[英]Force ASP.Net claims validation after they have been changed
I'm developing an ASP.Net application with OWIN and currently I have a problem with claims. 我正在用OWIN开发ASP.Net应用程序,目前我对索赔有疑问。 I have two levels of application: basic and advanced.
我有两个级别的应用程序:基本和高级。 Some features are available for advanced users only.
某些功能仅适用于高级用户。 So I check claims, and if user doesn't have claim
advanced
I return 403. But here I found the workaround which ruins this system: 因此,我检查了索赔,如果用户没有提出
advanced
索赔,则返回403。但是在这里,我发现了变通方法,该系统使该系统崩溃了:
I'm trying to find some fine solution for this situation but I have no ideas except set 1 minute timeout
or always check AspNetUserClaims instead of cookie
and so on, but they don't work in my case because he can activate a lifetime feature in this one minute interval and then use it forever. 我正在尝试为这种情况找到一些好的解决方案,但是除了
set 1 minute timeout
或always check AspNetUserClaims instead of cookie
之外,我没有其他想法,但是在我的情况下它们不起作用,因为他可以激活以下功能:间隔一分钟,然后永久使用。

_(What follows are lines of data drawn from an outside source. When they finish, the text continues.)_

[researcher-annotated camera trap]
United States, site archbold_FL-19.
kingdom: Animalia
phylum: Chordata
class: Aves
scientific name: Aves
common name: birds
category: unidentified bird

But i'd like to set some server-side flag like oops, this guy have just changed his cookies, check it from database
or something to lower database roundtrips for common API calls. 但是我想设置一些服务器端标志,例如
oops, this guy have just changed his cookies, check it from database
或者oops, this guy have just changed his cookies, check it from database
以降低通用API调用的数据库往返次数。
Is there any standard default way to do it? 是否有任何标准的默认方法? Or maybe I have just chosen a wrong instrument?
或者也许我只是选择了错误的乐器?
You Need to send update cookies according to your claim value. 您需要根据您的索赔价值发送更新cookie。
Below is code to update your claim value. 以下是更新您的索赔价值的代码。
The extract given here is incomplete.